(Recorded data)
___
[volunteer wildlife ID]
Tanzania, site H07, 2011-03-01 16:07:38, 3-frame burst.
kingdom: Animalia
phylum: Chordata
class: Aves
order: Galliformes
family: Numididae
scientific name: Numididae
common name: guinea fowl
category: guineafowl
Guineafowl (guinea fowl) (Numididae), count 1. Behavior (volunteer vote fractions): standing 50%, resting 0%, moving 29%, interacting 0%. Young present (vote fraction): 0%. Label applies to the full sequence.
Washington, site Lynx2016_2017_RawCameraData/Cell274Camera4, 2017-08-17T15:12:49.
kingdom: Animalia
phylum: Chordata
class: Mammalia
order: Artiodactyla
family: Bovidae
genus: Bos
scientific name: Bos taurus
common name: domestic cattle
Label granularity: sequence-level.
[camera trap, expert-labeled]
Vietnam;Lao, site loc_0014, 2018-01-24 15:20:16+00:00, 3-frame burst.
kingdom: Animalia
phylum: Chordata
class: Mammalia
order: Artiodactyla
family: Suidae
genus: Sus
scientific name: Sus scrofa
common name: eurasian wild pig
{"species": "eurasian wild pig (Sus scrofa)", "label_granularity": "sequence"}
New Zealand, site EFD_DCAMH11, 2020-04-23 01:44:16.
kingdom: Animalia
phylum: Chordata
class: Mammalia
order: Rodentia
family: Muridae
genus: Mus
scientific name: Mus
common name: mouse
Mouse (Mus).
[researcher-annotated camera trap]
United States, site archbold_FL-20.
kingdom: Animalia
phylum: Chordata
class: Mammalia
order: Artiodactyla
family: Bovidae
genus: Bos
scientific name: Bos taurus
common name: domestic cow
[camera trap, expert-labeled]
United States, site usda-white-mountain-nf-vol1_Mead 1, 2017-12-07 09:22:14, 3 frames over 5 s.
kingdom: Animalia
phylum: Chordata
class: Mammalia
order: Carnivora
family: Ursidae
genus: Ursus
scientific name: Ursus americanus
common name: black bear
___
● EXERCISE GOAL
Return the entries above in full and exactly as written.

● RESPONSE BELOW
[volunteer wildlife ID]
Tanzania, site H07, 2011-03-01 16:07:38, 3-frame burst.
kingdom: Animalia
phylum: Chordata
class: Aves
order: Galliformes
family: Numididae
scientific name: Numididae
common name: guinea fowl
category: guineafowl
Guineafowl (guinea fowl) (Numididae), count 1. Behavior (volunteer vote fractions): standing 50%, resting 0%, moving 29%, interacting 0%. Young present (vote fraction): 0%. Label applies to the full sequence.
Washington, site Lynx2016_2017_RawCameraData/Cell274Camera4, 2017-08-17T15:12:49.
kingdom: Animalia
phylum: Chordata
class: Mammalia
order: Artiodactyla
family: Bovidae
genus: Bos
scientific name: Bos taurus
common name: domestic cattle
Label granularity: sequence-level.
[camera trap, expert-labeled]
Vietnam;Lao, site loc_0014, 2018-01-24 15:20:16+00:00, 3-frame burst.
kingdom: Animalia
phylum: Chordata
class: Mammalia
order: Artiodactyla
family: Suidae
genus: Sus
scientific name: Sus scrofa
common name: eurasian wild pig
{"species": "eurasian wild pig (Sus scrofa)", "label_granularity": "sequence"}
New Zealand, site EFD_DCAMH11, 2020-04-23 01:44:16.
kingdom: Animalia
phylum: Chordata
class: Mammalia
order: Rodentia
family: Muridae
genus: Mus
scientific name: Mus
common name: mouse
Mouse (Mus).
[researcher-annotated camera trap]
United States, site archbold_FL-20.
kingdom: Animalia
phylum: Chordata
class: Mammalia
order: Artiodactyla
family: Bovidae
genus: Bos
scientific name: Bos taurus
common name: domestic cow
[camera trap, expert-labeled]
United States, site usda-white-mountain-nf-vol1_Mead 1, 2017-12-07 09:22:14, 3 frames over 5 s.
kingdom: Animalia
phylum: Chordata
class: Mammalia
order: Carnivora
family: Ursidae
genus: Ursus
scientific name: Ursus americanus
common name: black bear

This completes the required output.